We might try to shrug it off and say that was the Catholics not us but such a response is naive on two levels. Firstly, because for many who are not Christian we are one group so the brand name is irrelevant. Secondly, because as I Uniting church minister I am aware we too will be going before the Royal Commission for things which occurred whilst children were in our care.
On my graph this is certainly a trough in our relationship with God and begs us ask the question what is a mature response of faith? Possibly confession and lament? Changing our own practices to protect children better?
If we look at other significant events unfolding in the Central Republic of Africa there has been a shift in power and the now ascendant Christians, linked tribally, are committing atrocities against Muslims in the country. And I read in the gospel “love your enemies”.
What is a mature Christian response to these events? In neighbouring countries maybe we can pray it will be Christians who reach out to offer shelter to those Muslims fleeing for their lives.
Once again closer to home I found myself lamenting for the life of Reza Barati the Iranian Asylum seeker killed at the Manus Island detention centre. Reza was in the care of our country, as were all those others who were injured.
The issue of asylum seeks impacts Indonesia just as much as it impacts Australia but what is a mature Christian response, how do we love our neighbour and our enemy in this situation?
These issues may seem distant and far away but in the life of we who follow Jesus issues of justice and love are always before us.
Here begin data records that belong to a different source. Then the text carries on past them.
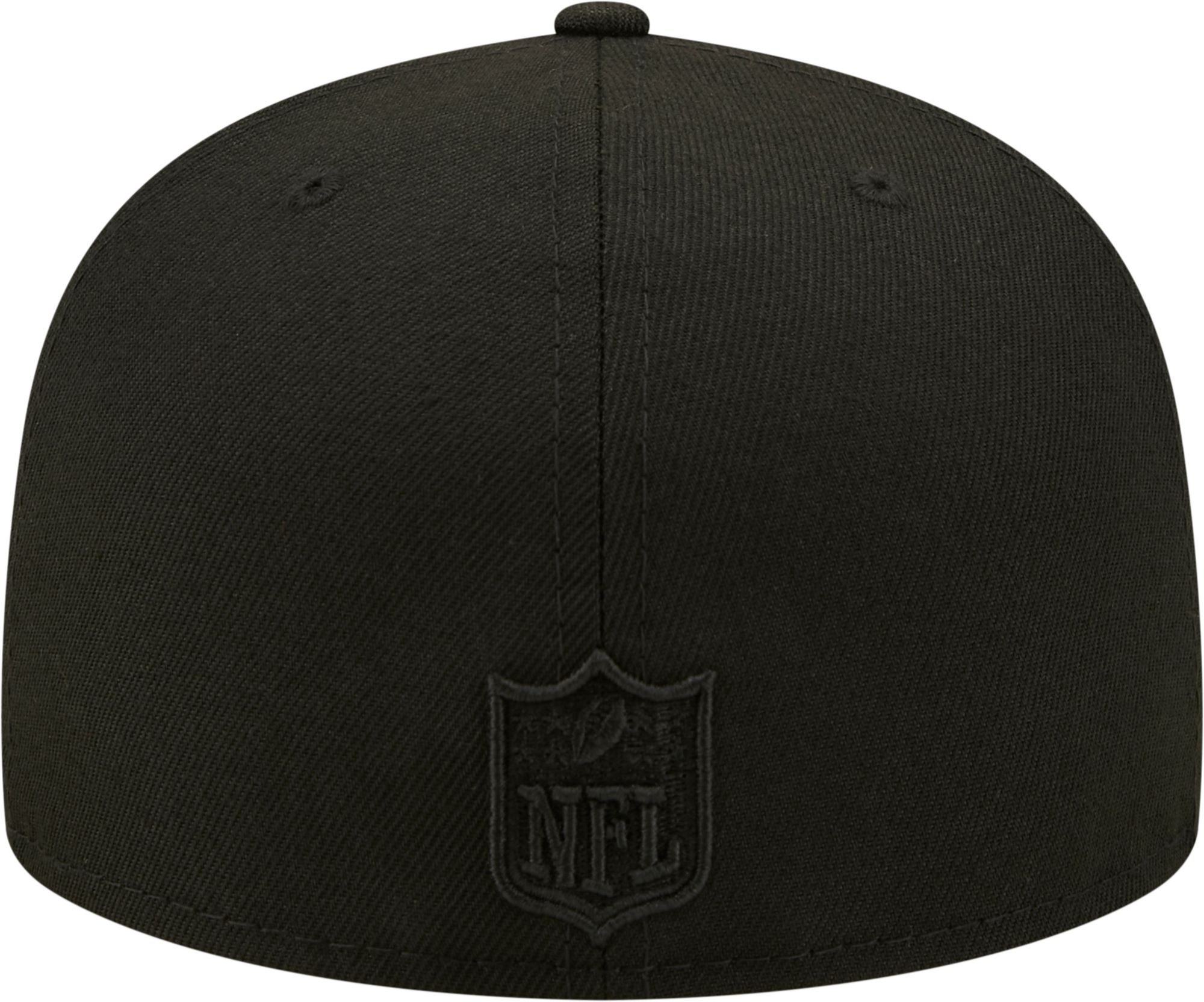 New Era Men's Tennessee Titans Color Pack 59Fifty Black Fitted Hat product image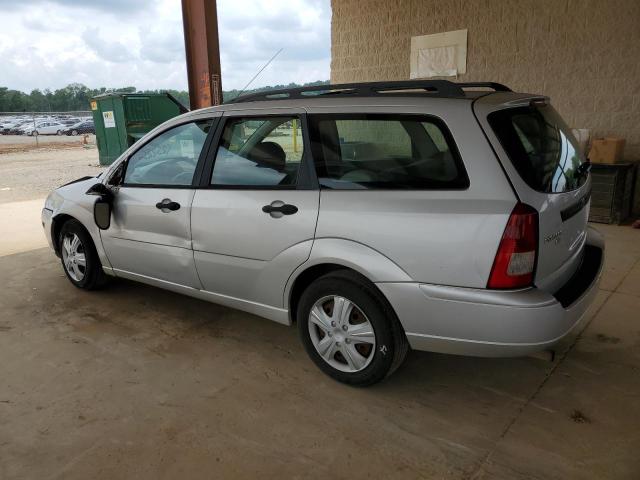 1FAHP36N75W128281 - 2005 FORD FOCUS ZXW SILVER photo 2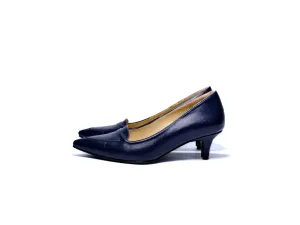 Black 5cm heels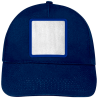 Gorra infantil con parche personalizado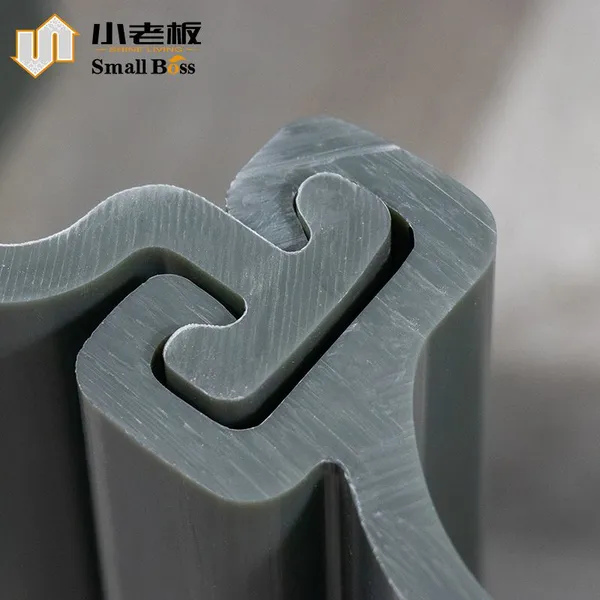 Strong Plastic Sheet Pile U Type Seawall Retaining Wall Vinyl Sheet Piling U Sheet Pile For Water Control Solution photo-5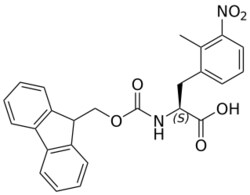 STA PHARMACEUTICAL US LLC&nbsp;Fmoc-L-Phe(2Me-3NO2)-OH | 100 g | InChIKey PAORDKNWBMRDEX-QFIPXVFZSA-N | MW 446.459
No doubt if we look into our own lives and relationships we might be able to ask many questions of our own maturity in our relationship with our family, our friends, our colleagues and our community.
We will not be perfect in these things but I do believe as we follow Jesus God expects maturity not perfection!
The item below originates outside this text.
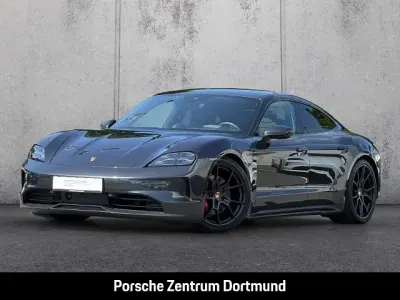 Gebraucht Porsche Taycan 4S 439 kW (598 PS) 2024 Grau Limousine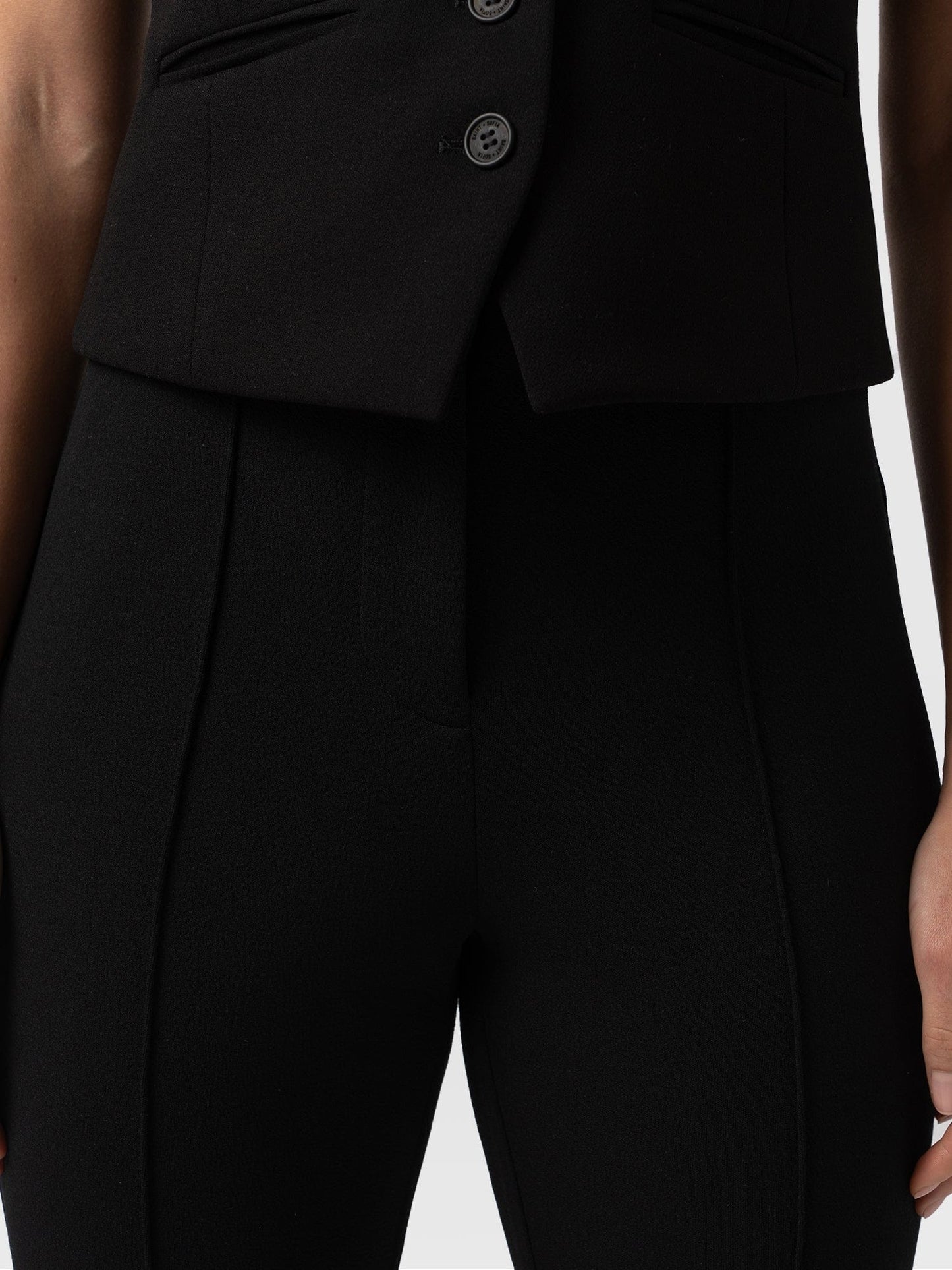 Freya Flared Pant - Black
This maturity involves honesty and seeing how Jesus loved.
Maturity is enough of a challenge in our imperfect spiritual journey and when confronted by our inadequacies we should not judge ourselves or others too harshly.
Consider for a moment a well worn saying “Love the sinner and hate the sin”. This saying traces its roots back to St Augustine and is found in Ghandi’s autobiography.
The big problem I have this is which sins we like to name as hating whilst leaving others alone. Moreover, it can seem we are implying that somehow our imperfect journey is less tainted than another person’s. I recently heard an interview in which the American evangelical Tony Campolo suggested that at best we could infer from Jesus teaching “Love the sinner and hate your own sin.”
This is not an invitation to amorality but just a sober reminder that as Paul wrote all have fallen short of the glory of God, which, in my mind, is exactly where I started this sermon with the graph.
The idea of perfectionism within our spiritual journey can lead to guilt and depression internally and sometimes judgmentalism and exclusion externally. In hearing Jesus words about perfection we should always remember My life is hidden in Christ!
But in receiving this gift of perfection we should also remember that as we respond and follow Jesus God expects maturity not perfection!
Take a moment of silence read again the passages from Leviticus and Matthew. Receive the gift of perfection and contemplate where are you being challenged for greater maturity.